The strength of our study relies on its multicentre design, including a large number of critically ill metastatic patients with solid cancer, included on a short period, considering therapeutic innovations, such as targeted therapies and immunotherapy. Indeed, 89 (35%) patients had received targeted therapy or immunotherapy before ICU admission. Moreover, we chose an unusual but pragmatic outcome endpoint (i.e., 90-day return home) and our results suggested that ICU admission for selected patients was not futile in this specific population. In addition, we considered only non-scheduled admissions, excluding scheduled surgical patients known to have lower hospital mortality rates [33].

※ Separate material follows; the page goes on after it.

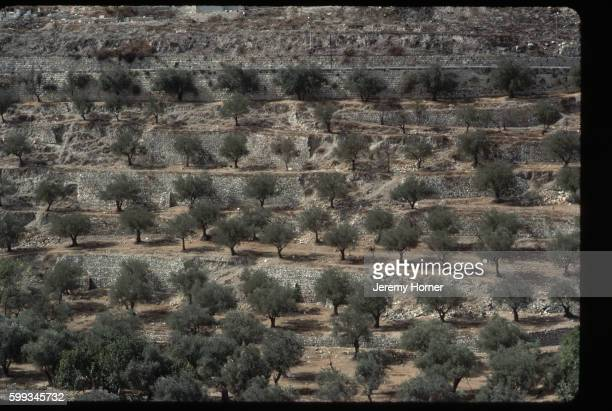 mount of olives - mount of olives stock pictures, royalty-free photos & images
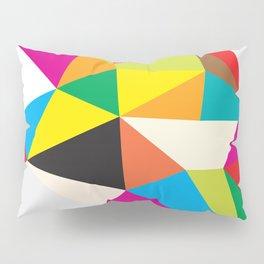 Tumble Pillow Sham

We acknowledge several limitations. First, although multicentre, this is a retrospective study, intrinsically susceptible to have selection bias. Only critically ill metastatic cancer patients admitted to the ICU were included, so we do not have any information on in-ward or in emergency department triage decisions, by oncologists themselves or after multidisciplinary discussion including an intensivist. Moreover, unidentified confounding factors may have been overlooked in the multivariable analysis. Yet, biological and medical variables were collected prospectively with the information system. Second, we did not record any functional information from patients returned home, such as ECOG-PS or need for home care, for example. We supposed attending physicians would not discharge home bedridden or moribund patients. Third, in line with the previous limitation, we could not collect any data about the subsequent specific treatment and its feasibility. The ability to receive planned cancer treatment after ICU discharge is another relevant and meaningful endpoint in this population [34]. A prospective study would be needed to assess cancer treatment combined to quality-of-life indicators after ICU discharge.

Conclusion

Despite underlying metastatic solid malignancies, more than one out of three (37.2%) patients returned home within 90 days after an unplanned admission to the ICU. Previous performance and nutritional status, ongoing specific treatment and low severity of the acute illness were found to be predictive for return home and survival at 1 year. These results should be utilised to inform meaningful conversations with clinicians, patients and family members to ensure appropriate decision making.